Elle n’a pas eu à s’en faire avec ça longtemps car le lendemain, Pierre envoya plusieurs de ses amis expulser Salomé et ses affaires hors de chez lui. Lui était absent, il craignait de ne pas pouvoir se retenir de la frapper s’il s’en chargeait lui-même, et on sait tous ce qui attend légalement un homme qui oserait lever la main sur une fille, même en état de légitime défense.
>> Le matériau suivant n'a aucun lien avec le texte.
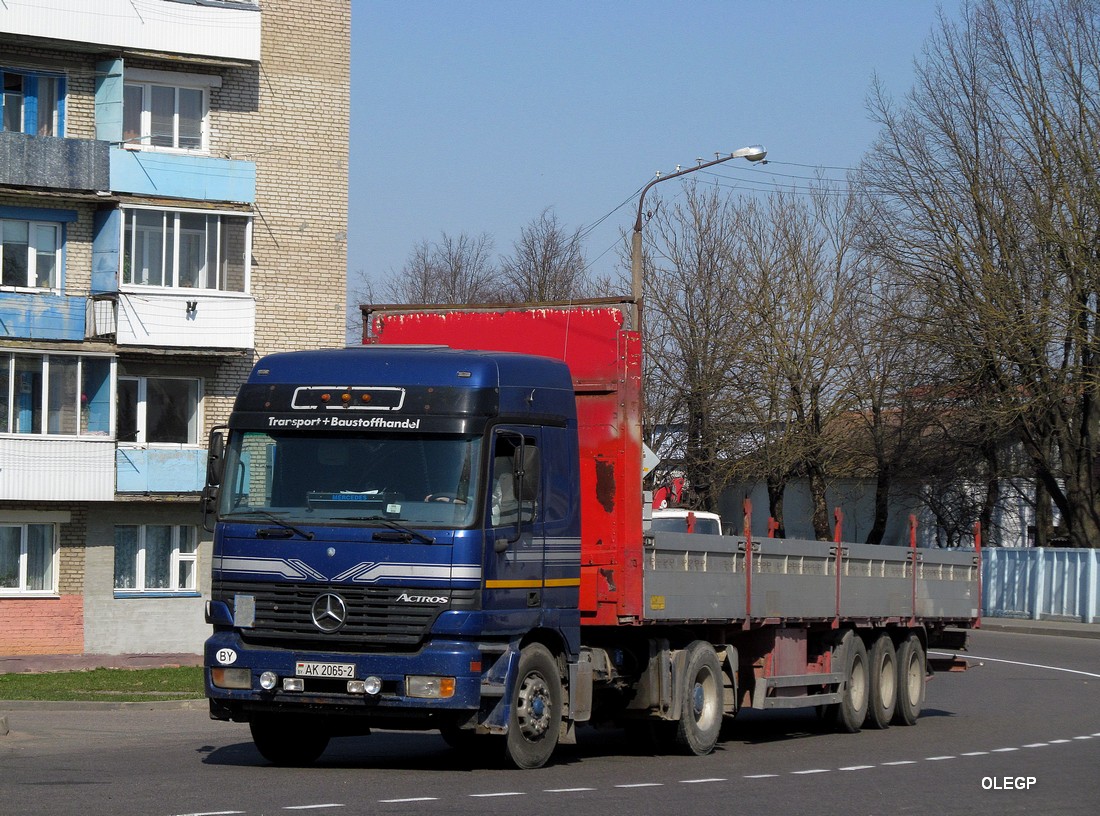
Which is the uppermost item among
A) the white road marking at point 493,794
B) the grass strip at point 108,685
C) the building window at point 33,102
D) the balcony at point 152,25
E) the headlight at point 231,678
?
the balcony at point 152,25

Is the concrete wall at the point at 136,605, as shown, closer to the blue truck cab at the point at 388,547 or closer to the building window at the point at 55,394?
the building window at the point at 55,394

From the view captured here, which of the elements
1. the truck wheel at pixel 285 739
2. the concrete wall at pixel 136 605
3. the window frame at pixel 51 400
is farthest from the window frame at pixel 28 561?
the truck wheel at pixel 285 739

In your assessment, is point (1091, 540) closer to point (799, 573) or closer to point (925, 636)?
point (925, 636)

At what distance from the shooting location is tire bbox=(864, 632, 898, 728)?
1789 cm

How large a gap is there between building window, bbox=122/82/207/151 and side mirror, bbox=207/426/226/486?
22.6 metres

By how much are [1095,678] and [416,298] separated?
153 ft

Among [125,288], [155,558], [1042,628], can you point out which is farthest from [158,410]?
[1042,628]

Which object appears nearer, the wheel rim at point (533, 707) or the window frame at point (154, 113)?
the wheel rim at point (533, 707)

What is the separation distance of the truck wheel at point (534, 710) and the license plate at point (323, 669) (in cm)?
121

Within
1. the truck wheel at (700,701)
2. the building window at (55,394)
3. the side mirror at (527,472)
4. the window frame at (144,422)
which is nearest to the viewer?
the side mirror at (527,472)

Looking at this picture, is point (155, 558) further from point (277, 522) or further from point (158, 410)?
point (277, 522)

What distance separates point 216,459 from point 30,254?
22.1 meters

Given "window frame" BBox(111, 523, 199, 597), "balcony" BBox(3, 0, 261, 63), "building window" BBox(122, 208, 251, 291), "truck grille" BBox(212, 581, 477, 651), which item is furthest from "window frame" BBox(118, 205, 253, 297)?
"truck grille" BBox(212, 581, 477, 651)

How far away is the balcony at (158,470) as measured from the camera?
106 ft
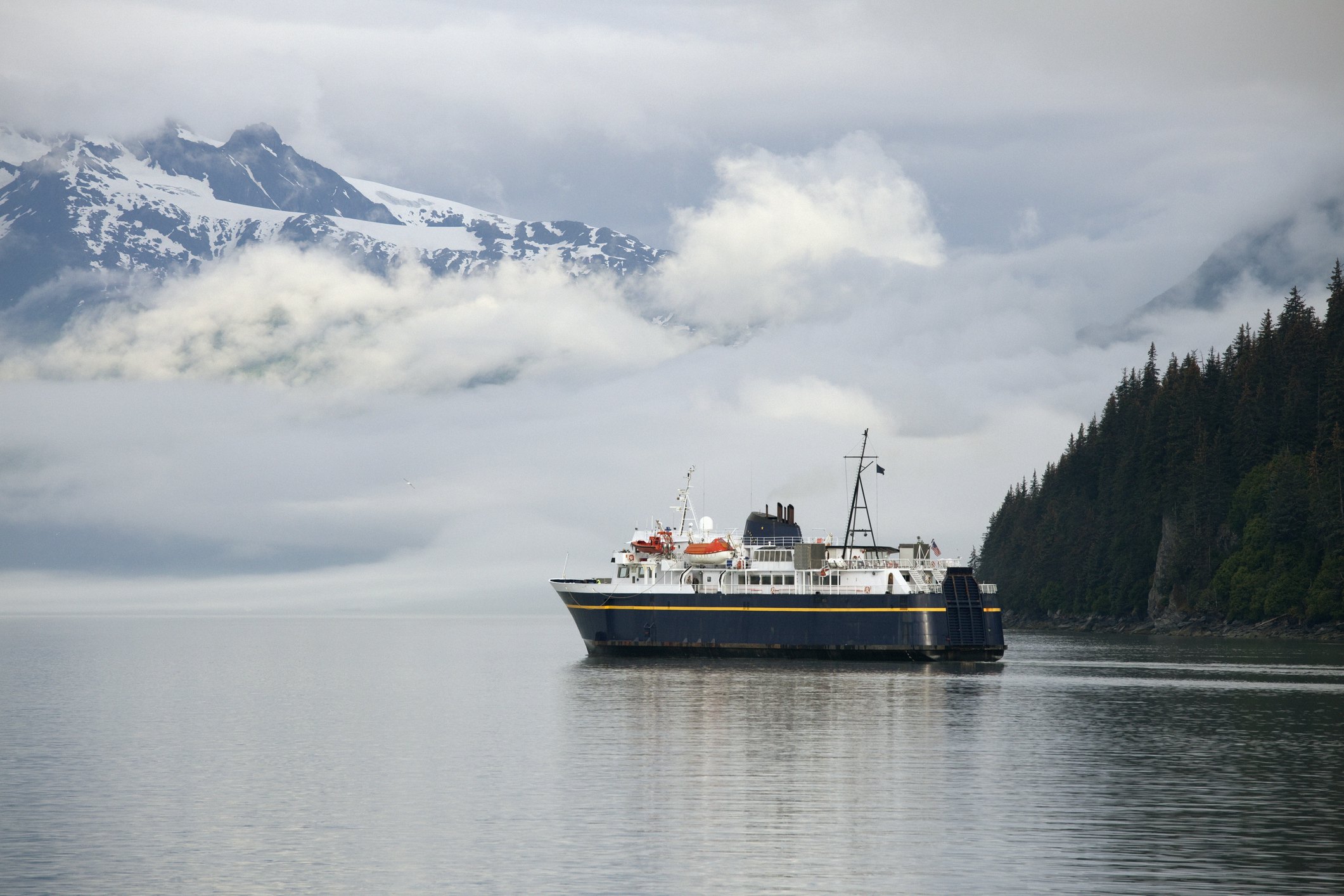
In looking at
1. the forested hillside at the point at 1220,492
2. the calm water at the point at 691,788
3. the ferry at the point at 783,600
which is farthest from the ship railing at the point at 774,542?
A: the forested hillside at the point at 1220,492

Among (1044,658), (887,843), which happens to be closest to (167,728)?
(887,843)

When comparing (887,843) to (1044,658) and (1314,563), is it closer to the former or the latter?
(1044,658)

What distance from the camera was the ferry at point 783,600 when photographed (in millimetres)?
96375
Il fait dans les 250 lbs, et elle en fait à peine 100. Toutes les apparences seraient contre lui.
Pour le reste, je crois que rien de ce que je puisse raconter entre son expulsion de chez Pierre en 1999, et le moment où je lui ai signifié que je ne la voulais plus dans ma vie et mon entourage en 2004, n’apporterait quelque chose de nouveau à ma description de sa personnalité. Pour la petite histoire, je vous dirai qu’elle est restée deux ans avec David qui était éditeur indépendant. Elle a mis sur pied un projet de livre d’art distribué au Canada et aux USA dont David a fait 60% de la job. Le lendemain de la livraisons des mille exemplaires du bouquin, elle le sacrait là. Ce livre alla engraisser le portfolio de Salomé pour se faire de nouveaux contacts dans différents niveaux des arts et…
Et aux dernières nouvelles, après quelques courtes relations en chaîne, elle s’est trouvé le chum idéal: Un musicien, peintre, photographe et critique de cinéma pour un magazine populaire au Québec. Grâce à lui et à son statut de journaliste, elle est de toutes les premières, profite de toutes les gratuités qui viennent avec la job de son chum, et rencontre tous les gens influents du cinéma et de la musique qui passent à Montréal. Bref, il est l’homme idéal, celui qu’elle pourra aimer et chérir toute sa vie.
… Ou du moins, jusqu’à ce qu’il lui permette de rencontrer mieux que lui.
Et lui qui n’a jamais vraiment eu de chance dans ses expériences de couple avant, il bénit le jour où je lui ai présenté Salomé. Car jamais de toute sa vie il n’aurait pu imaginer qu’une telle fille puisse s’intéresser à un gars comme lui.